EXERCISE 1
Decide whether each statement agrees with the mailing-list reply below. Answer yes or no for each one and quote the words from the reply that decide it.
(a) The reply was sent by Amit Kapila to Peter Smith.
(b) Support for two-phase commit decoding was introduced in PG14.
(c) The reply was posted to the pgsql-hackers list.

TEXT SECTION
-- start --
Re: Perform streaming logical transactions by background workers and parallel apply

From: Amit Kapila <amit(dot)kapila16(at)gmail(dot)com>
To: Peter Smith <smithpb2250(at)gmail(dot)com>
Cc: "houzj(dot)fnst(at)fujitsu(dot)com" <houzj(dot)fnst(at)fujitsu(dot)com>, "wangw(dot)fnst(at)fujitsu(dot)com" <wangw(dot)fnst(at)fujitsu(dot)com>, Masahiko Sawada <sawada(dot)mshk(at)gmail(dot)com>, "shiy(dot)fnst(at)fujitsu(dot)com" <shiy(dot)fnst(at)fujitsu(dot)com>, PostgreSQL Hackers <pgsql-hackers(at)lists(dot)postgresql(dot)org>
Subject: Re: Perform streaming logical transactions by background workers and parallel apply
Date: 2022-08-18 10:20:37
Message-ID: CAA4eK1JR2GR9jjaz9T1ZxzgLVS0h089EE8ZB=F2EsVHbM_5sfA@mail.gmail.com
Views: Raw Message | Whole Thread | Download mbox | Resend email
Thread:
Lists: pgsql-hackers

On Thu, Aug 18, 2022 at 3:40 PM Peter Smith <smithpb2250(at)gmail(dot)com> wrote:
>
> On Thu, Aug 18, 2022 at 6:57 PM Amit Kapila <amit(dot)kapila16(at)gmail(dot)com> wrote:
> >
> > > 47. src/include/replication/logicalproto.h
> > >
> > > @@ -32,12 +32,17 @@
> > > *
> > > * LOGICALREP_PROTO_TWOPHASE_VERSION_NUM is the minimum protocol version with
> > > * support for two-phase commit decoding (at prepare time). Introduced in PG15.
-- end --
SOURCE MATERIAL
-- start --
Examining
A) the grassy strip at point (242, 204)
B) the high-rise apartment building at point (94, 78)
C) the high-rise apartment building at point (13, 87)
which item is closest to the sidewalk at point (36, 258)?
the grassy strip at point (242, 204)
-- end --
EXERCISE 2
Return every line of the entries that follow the mailing-list reply, unchanged.

FULL OUTPUT 1
(a) Yes: "From: Amit Kapila" and "To: Peter Smith"
(b) No: "Introduced in PG15."
(c) Yes: "Lists: pgsql-hackers"

FULL OUTPUT 2
Examining
A) the grassy strip at point (242, 204)
B) the high-rise apartment building at point (94, 78)
C) the high-rise apartment building at point (13, 87)
which item is closest to the sidewalk at point (36, 258)?
the grassy strip at point (242, 204)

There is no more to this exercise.